Illinois confirmed 168 new cases Saturday of COVID-19, the disease caused by the coronavirus, boosting its total number of cases to 753. A sixth death was also reported, a Cook County man in his 70s, said Illinois Department of Public Health Director Ngozi Ezike.
Pritzker pleaded for retired health care workers, including doctors, nurses and physicians assistants to "come back and join the fight against COVID-19" hours before the state entered his "stay-at-home" order that will continue through April 7.
"We're in the middle of battle and and we need reinforcements," the governor said during a Saturday afternoon briefing.
Pritzker said the state would expedite licensing and waive fees to usher retired health care workers heeding his call back into the health care system. And workers whose licenses will soon expire will be automatically extended through September, he said.
"This is hero's work, and all of you have our deepest gratitude for your willingness to serve," Pritzker said.
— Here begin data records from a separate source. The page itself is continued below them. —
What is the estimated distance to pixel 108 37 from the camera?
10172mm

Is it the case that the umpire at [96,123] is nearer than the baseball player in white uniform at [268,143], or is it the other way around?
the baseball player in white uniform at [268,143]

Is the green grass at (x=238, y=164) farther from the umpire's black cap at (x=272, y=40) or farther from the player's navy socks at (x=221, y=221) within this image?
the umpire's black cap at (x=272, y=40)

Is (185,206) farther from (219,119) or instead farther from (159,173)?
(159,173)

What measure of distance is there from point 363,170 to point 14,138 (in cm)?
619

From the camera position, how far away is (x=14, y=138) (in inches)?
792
The state's coronavirus cases could reach 3,400 within a week, the governor's office said.
The Illinois Department of Public Health on Saturday announced 168 new cases of coronavirus disease.
For most people, the virus causes only mild or moderate symptoms, such as fever and cough. For some, especially older adults and people with existing health problems, it can cause more severe illness, including pneumonia.
As of 5 p.m. Saturday, Pritzker's order requires Illinois residents to remain in their homes except for essentials, joining similar dramatic efforts in California and New York to limit the spread of the coronavirus.
Residents can still go to the grocery stores, put gas in their cars, take walks outside and make pharmacy runs under the order.
"What's important now is to try to reduce the further spread and prevent the healthcare system from being overwhelmed," Ezike said.
Chicago Mayor Lori Lightfoot urged residents to stay calm and shop responsibly during a Saturday morning news conference.
"There's absolutely no need for people to rush to grocery stores or hoard any food or supplies," Lightfoot said. "We are in constant communication with major retailers to maintain a strong food supply. And they have and they will. Everything will remain stocked and available."
— Associated Press
WHAT YOU NEED TO KNOW
For most people, the virus causes only mild or moderate symptoms, such as fever and cough. For some, especially older adults and people with existing health problems, it can cause more severe illness, including pneumonia. The vast majority of people recover.
Here are the symptoms of the virus compared with the common flu.
One of the best ways to prevent spread of the virus is washing your hands with soap and water. The U.S. Centers for Disease Control and Prevention recommends first washing with warm or cold water and then lathering soap for 20 seconds to get it on the backs of hands, between fingers and under fingernails before rinsing off.